The Pillars of Creation may keep standing tall due to the magnetic field within the star-forming region.
For the first time, scientists have made a detailed map of the magnetic field inside the pillars, made famous by an iconic 1995 Hubble Space Telescope image (SN Online: 1/6/15). The data reveal that the field runs along the length of each pillar, perpendicular to the magnetic field outside. This configuration may be slowing the destruction of the columns of gas and dust, astronomer Kate Pattle and colleagues suggest in the June 10 Astrophysical Journal Letters.
Hot ionized gas called plasma surrounds the pillars, located within the Eagle Nebula about 7,000 light-years from Earth. The pressure from that plasma could cause the pillars to pinch in at the middle like an hourglass before breaking up. However, the researchers suggest, the organization of the magnetic field within the pillars could be providing an outward force that resists the plasma’s onslaught, preventing the columns from disintegrating.
The team studied light emitted from the pillars, measuring its polarization — the direction of the wiggling of the light’s electromagnetic waves — using the James Clerk Maxwell Telescope in Hawaii. Dust grains within the pillars are aligned with each other due to the magnetic field. These aligned particles emit polarized light, allowing the researchers to trace the direction of the magnetic field at various spots.

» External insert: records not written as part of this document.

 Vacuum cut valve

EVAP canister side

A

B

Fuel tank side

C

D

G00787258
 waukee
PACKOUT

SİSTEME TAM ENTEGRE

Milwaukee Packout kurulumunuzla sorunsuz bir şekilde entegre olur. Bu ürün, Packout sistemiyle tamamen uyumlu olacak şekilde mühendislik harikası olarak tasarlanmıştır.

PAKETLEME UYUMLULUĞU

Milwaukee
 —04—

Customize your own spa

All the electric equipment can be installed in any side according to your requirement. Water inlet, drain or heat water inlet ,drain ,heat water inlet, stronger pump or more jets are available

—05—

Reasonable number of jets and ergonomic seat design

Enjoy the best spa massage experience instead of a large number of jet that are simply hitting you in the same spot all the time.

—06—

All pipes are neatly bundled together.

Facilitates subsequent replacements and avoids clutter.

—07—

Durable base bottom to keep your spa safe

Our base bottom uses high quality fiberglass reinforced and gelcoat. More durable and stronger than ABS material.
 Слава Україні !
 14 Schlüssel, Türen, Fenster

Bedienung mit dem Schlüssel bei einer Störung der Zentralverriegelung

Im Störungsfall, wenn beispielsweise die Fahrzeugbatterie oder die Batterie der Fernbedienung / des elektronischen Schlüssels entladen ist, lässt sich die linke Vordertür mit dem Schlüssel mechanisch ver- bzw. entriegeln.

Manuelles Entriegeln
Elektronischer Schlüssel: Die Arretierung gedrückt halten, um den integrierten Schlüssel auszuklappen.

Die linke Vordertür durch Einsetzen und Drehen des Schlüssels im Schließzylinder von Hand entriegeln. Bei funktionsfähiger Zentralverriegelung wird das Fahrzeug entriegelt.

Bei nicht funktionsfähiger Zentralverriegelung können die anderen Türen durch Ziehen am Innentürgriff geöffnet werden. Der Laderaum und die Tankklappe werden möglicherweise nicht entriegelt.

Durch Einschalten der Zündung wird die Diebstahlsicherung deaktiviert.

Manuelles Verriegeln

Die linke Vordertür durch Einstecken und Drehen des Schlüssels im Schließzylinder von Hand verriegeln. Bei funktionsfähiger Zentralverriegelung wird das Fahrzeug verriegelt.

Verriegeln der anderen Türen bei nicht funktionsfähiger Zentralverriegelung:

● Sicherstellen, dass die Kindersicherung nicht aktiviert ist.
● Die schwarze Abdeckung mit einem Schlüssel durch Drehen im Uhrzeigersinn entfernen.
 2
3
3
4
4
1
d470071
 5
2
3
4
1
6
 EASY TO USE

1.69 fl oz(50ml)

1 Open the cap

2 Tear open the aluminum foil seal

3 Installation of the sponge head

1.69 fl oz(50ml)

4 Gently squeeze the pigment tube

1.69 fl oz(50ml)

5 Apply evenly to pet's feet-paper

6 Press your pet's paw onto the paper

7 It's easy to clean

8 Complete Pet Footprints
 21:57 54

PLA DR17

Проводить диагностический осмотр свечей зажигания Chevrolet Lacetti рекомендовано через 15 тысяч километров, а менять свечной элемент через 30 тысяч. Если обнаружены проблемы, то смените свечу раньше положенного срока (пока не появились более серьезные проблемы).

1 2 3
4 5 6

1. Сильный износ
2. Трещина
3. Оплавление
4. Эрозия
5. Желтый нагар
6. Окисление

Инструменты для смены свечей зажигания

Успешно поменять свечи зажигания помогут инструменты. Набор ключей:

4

“There are few clear measurements of the magnetic fields in objects like pillars,” says Koji Sugitani of Nagoya City University in Japan. To fully understand the formation of such objects, more observations are needed, he says.
Studying objects where stars are born, such as the pillars, could help scientists better understand the role that magnetic fields may play in star formation (SN: 6/9/18, p. 12). “This is really one of the big unanswered questions,” says Pattle, of National Tsing Hua University in Hsinchu, Taiwan. “We just don’t have a very good idea of whether magnetic fields are important and, if they are, what they are doing.”